Protein Design is a Key Factor for Subunit-subunit Association

TL;DR

This study uses a simplified statistical mechanics model to explore how protein subunit interactions and design influence the stability and association behavior of dimers, revealing key features of quaternary structure formation.

Contribution

It demonstrates that protein design procedures naturally favor amino acids with stronger mutual interactions, affecting dimer stability and hysteresis behavior.

Findings

Force curves show jumps and hysteresis loops during association/dissociation.

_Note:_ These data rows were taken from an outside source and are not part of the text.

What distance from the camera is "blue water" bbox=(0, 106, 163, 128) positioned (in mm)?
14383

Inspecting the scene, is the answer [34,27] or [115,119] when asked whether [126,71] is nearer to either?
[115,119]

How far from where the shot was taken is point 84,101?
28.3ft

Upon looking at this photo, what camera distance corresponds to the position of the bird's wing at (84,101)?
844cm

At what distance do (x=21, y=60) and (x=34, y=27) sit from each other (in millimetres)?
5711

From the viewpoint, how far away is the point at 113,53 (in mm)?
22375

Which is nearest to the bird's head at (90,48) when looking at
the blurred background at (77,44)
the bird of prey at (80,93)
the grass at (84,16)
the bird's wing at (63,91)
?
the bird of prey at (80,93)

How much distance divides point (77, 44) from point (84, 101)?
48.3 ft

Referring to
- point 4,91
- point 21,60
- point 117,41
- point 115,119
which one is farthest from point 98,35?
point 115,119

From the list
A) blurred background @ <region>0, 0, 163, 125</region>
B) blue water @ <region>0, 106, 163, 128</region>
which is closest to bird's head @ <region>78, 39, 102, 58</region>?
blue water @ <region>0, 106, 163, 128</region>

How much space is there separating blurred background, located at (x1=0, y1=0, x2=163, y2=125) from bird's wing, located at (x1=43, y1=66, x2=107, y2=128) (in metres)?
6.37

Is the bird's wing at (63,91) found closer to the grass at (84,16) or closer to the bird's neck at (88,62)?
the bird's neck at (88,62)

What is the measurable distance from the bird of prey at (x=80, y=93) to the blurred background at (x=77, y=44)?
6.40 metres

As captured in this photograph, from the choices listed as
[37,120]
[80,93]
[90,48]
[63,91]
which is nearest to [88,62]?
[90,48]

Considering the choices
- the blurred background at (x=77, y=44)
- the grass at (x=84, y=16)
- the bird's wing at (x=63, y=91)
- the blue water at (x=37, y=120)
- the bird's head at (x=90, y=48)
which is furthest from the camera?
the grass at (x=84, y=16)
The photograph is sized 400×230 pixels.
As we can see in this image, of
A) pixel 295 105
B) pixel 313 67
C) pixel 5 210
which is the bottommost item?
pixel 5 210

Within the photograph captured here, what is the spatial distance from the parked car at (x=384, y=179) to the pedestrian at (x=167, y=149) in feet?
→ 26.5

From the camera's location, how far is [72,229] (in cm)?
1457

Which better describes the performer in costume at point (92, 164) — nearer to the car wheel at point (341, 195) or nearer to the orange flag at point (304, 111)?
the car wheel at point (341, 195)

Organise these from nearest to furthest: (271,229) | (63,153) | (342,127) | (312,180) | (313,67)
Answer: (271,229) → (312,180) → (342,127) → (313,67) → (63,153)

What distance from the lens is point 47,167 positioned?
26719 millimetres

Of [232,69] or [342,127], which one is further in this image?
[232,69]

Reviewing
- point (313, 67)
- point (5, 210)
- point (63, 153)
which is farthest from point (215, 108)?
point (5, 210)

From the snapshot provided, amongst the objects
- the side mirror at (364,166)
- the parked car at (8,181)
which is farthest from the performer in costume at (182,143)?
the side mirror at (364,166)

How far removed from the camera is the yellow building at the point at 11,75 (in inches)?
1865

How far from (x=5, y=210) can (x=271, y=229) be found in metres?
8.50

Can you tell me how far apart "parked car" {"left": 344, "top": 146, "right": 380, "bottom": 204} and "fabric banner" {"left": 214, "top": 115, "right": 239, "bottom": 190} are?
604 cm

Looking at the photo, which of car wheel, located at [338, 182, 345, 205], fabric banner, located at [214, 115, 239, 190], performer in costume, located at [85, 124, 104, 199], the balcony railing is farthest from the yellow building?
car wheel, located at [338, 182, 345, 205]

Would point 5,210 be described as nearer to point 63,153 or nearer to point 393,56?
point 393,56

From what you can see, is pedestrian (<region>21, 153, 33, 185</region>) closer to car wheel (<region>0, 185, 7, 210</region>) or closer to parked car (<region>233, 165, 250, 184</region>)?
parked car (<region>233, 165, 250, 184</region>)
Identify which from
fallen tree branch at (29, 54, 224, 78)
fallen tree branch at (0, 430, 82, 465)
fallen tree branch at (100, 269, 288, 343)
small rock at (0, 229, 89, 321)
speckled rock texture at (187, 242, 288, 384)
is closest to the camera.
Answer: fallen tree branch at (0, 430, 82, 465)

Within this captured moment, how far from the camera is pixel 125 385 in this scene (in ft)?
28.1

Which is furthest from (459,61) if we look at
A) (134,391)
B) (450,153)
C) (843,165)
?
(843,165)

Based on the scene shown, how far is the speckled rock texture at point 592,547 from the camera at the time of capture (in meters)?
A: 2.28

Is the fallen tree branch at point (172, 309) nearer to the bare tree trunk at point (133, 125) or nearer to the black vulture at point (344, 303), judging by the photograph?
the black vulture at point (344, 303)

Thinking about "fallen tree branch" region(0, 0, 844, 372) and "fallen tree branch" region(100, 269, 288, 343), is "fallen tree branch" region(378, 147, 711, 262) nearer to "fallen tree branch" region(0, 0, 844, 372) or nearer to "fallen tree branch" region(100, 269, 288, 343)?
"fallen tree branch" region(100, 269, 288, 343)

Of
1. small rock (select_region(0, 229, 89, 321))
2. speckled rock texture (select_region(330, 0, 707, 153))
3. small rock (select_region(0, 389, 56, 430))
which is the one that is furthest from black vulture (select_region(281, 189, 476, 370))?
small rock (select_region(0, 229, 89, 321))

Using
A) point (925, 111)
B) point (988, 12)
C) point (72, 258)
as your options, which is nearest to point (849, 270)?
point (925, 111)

Design improves dimer stabilization and increases hysteresis loop width.

The model captures key features of monomer interactions observed experimentally.

Abstract

Fundamental questions about the role of the quaternary structures are addressed using a statistical mechanics off-lattice model of a dimer protein. The model, in spite of its simplicity, captures key features of the monomer-monomer interactions revealed by atomic force experiments. Force curves during association and dissociation are characterized by sudden jumps followed by smooth behavior and form hysteresis loops. Furthermore, the process is reversible in a finite range of temperature stabilizing the dimer. It is shown that in the interface between the two monomeric subunits the design procedure naturally favors those amino acids whose mutual interaction is stronger. Furthermore it is shown that the width of the hysteresis loop increases as the design procedure improves, i.e. stabilizes more the dimer.